The changes introduced by the ordinance are summarized below: 
  • Pecuniary value of commercial disputes: Earlier, commercial disputes were defined as a certain class of disputes, where the value of the subject matter was not less than Rs.1 crore. The ordinance has now reduced this pecuniary value to Rs. 3 lakhs, thereby bringing in a wider array of disputes within the ambit of the commercial courts.
  • Commercial Courts at the district level: Since the pecuniary value of commercial disputes have been significantly reduced, the ordinance proposes to constitute commercial courts at the district level, for areas over which High Courts exercise ordinary original civil jurisdiction, for matters exceeding Rs. 3 lakh but not exceeding the pecuniary jurisdiction of such district courts.
  • Mandatory mediation prior to institution of the suit: For commercial suits which do not seek urgent ad-interim reliefs, the suit can only be instituted after the plaintiff has gone through a new compulsory procedure of pre-institution mediation in accordance with the rules prescribed by the Government.

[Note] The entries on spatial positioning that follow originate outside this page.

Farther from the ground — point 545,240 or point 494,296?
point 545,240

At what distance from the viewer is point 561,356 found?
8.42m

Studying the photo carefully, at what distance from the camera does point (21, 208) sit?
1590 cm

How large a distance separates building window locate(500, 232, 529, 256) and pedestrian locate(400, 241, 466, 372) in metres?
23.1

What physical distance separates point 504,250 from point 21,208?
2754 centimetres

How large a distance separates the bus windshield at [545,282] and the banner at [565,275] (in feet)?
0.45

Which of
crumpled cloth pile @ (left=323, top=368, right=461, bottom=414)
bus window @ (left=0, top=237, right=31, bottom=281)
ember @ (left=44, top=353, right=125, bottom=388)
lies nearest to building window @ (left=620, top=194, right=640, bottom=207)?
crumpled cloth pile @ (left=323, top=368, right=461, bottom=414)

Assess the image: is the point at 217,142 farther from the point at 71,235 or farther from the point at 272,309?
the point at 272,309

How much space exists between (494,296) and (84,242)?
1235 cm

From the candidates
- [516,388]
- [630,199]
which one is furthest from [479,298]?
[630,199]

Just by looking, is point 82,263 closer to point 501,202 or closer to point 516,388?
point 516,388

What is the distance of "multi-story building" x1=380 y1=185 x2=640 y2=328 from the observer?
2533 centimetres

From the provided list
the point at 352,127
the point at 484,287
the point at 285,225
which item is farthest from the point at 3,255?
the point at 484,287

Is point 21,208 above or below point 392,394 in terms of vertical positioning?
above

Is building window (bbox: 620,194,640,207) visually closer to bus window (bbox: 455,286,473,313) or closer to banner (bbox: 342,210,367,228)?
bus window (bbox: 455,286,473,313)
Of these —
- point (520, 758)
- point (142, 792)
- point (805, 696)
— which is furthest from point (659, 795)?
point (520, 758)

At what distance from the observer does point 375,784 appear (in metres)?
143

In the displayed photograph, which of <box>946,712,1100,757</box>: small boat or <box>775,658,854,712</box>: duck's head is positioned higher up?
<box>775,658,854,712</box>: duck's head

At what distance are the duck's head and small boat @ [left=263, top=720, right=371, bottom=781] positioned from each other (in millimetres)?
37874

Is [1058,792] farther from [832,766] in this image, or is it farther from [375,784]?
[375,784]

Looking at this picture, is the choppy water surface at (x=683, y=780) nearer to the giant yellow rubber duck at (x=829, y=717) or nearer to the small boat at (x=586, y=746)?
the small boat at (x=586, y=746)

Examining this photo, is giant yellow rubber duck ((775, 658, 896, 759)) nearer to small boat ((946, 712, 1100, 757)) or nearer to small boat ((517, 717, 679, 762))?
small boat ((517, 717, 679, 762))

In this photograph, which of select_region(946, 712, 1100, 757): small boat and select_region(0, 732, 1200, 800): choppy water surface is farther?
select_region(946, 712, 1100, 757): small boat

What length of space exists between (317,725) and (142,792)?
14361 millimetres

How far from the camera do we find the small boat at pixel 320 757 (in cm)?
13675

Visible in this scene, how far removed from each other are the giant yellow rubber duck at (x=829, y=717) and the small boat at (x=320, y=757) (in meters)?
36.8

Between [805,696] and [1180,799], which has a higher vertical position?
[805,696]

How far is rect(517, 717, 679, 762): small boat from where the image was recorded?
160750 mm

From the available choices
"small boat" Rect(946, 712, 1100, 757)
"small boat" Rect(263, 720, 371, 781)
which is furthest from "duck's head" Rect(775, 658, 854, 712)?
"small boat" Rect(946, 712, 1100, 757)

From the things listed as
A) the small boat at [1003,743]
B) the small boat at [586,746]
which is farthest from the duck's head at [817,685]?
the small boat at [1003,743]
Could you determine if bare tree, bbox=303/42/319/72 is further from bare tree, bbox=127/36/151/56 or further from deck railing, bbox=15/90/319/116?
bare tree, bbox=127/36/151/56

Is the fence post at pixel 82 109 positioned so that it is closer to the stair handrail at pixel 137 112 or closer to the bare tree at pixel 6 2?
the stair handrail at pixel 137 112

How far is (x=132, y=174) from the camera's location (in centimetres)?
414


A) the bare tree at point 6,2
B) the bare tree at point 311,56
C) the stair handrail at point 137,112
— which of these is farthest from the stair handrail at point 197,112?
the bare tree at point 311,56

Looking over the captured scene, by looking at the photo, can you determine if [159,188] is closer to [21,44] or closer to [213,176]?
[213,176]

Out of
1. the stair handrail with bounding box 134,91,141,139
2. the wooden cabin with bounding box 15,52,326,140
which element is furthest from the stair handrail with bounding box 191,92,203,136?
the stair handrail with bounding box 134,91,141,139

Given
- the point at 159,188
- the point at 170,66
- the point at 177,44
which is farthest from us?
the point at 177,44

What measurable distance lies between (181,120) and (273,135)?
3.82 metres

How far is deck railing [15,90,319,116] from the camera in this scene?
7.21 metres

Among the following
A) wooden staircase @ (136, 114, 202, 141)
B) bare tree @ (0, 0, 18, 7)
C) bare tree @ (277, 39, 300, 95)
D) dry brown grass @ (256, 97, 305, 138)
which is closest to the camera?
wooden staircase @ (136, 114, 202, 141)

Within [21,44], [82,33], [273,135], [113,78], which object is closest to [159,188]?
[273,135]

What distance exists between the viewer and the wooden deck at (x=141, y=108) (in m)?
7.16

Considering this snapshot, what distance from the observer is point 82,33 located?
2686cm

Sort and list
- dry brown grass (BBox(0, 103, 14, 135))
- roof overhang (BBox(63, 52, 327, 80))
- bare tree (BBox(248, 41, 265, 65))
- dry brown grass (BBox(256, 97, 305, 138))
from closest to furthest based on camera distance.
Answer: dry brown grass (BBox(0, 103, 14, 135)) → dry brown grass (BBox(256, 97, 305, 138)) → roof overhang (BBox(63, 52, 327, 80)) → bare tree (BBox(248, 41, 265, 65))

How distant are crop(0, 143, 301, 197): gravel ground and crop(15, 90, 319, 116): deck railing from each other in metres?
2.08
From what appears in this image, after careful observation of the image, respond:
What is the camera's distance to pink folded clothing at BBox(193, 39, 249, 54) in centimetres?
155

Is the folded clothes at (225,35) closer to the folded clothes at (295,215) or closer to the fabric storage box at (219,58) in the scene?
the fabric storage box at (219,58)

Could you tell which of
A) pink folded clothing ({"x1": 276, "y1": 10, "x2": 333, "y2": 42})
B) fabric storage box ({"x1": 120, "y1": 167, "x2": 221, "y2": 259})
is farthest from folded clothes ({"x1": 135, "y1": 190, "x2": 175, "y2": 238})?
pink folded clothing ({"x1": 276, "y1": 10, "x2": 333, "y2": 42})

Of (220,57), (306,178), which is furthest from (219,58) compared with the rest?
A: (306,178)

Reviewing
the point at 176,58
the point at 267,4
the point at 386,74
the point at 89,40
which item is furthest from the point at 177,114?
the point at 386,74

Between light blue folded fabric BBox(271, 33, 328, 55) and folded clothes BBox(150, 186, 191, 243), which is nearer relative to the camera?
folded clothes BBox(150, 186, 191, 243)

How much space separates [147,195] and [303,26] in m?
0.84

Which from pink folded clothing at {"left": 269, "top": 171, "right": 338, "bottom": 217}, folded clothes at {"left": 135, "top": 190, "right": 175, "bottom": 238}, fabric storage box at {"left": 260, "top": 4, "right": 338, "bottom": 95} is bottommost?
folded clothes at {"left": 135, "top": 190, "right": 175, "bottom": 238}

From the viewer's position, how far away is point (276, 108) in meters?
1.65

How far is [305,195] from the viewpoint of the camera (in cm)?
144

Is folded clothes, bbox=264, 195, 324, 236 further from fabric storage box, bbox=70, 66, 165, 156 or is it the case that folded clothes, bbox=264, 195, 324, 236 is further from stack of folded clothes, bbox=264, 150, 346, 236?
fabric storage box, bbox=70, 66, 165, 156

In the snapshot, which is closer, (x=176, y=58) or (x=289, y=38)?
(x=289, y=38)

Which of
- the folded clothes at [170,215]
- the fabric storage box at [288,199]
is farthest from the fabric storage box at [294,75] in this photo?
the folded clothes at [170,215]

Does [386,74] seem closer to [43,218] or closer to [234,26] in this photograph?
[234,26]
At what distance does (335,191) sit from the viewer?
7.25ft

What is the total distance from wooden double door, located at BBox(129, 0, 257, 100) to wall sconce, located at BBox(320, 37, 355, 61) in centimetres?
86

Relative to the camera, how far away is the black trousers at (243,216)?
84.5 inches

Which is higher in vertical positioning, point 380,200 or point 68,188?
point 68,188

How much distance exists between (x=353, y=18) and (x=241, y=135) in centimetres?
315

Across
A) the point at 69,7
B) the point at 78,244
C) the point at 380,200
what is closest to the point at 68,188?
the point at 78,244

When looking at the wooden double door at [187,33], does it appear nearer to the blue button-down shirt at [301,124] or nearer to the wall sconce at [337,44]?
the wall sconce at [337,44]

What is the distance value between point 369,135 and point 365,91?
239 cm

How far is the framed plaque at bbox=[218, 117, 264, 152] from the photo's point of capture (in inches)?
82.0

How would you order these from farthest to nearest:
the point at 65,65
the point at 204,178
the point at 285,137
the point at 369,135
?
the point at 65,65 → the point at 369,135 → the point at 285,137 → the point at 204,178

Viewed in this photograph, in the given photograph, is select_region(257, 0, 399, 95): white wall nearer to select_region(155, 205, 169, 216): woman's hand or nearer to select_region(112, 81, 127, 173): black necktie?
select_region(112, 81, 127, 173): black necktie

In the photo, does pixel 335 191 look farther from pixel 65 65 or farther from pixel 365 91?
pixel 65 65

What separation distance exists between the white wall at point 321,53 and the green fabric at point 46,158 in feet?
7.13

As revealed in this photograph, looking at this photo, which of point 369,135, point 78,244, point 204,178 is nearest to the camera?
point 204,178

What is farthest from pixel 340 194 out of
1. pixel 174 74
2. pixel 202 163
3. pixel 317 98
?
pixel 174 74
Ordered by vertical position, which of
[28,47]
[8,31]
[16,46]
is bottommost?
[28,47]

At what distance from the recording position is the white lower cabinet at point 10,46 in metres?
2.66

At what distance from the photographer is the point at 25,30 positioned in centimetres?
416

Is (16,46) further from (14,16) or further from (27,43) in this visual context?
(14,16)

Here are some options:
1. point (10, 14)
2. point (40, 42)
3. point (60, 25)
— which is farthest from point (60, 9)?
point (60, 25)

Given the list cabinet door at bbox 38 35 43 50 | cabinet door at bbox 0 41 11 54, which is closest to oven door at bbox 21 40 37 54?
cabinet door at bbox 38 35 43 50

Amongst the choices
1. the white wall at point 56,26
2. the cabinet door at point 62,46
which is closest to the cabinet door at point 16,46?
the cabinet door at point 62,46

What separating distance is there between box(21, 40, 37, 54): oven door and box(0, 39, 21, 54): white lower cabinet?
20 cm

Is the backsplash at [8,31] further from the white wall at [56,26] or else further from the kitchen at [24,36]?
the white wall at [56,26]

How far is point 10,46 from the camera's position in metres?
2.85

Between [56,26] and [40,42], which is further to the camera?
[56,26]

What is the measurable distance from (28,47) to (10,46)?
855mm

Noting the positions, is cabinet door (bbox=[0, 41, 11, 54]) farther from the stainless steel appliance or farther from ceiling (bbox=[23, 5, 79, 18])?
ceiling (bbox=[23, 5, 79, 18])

Such mediation is to be completed within three months from the date of application by the Plaintiff. The period of the mediation is excluded for the purposes of computing limitation under the Limitation Act, 1963.
  • Commercial Appellate Courts: The Ordinance provides that any person aggrieved by a judgement/order of a commercial court below the level of a district judge may appeal to the commercial court within a period of 60 days from the date of the judgement or order. Any person aggrieved by the judgement/order of a commercial court at the level of a district judge exercising original civil jurisdiction or the commercial division of a High Court can appeal to the commercial appellate division of that High Court within a period of 60 days from the date of that judgement/order.
MHCO COMMENTS: 
The amendments are certainly welcome and will bring a much wider array of commercial disputes within the scope of the commercial courts. However, it remains to be seen whether effective adjudication is possible, with a surge in the number of commercial cases.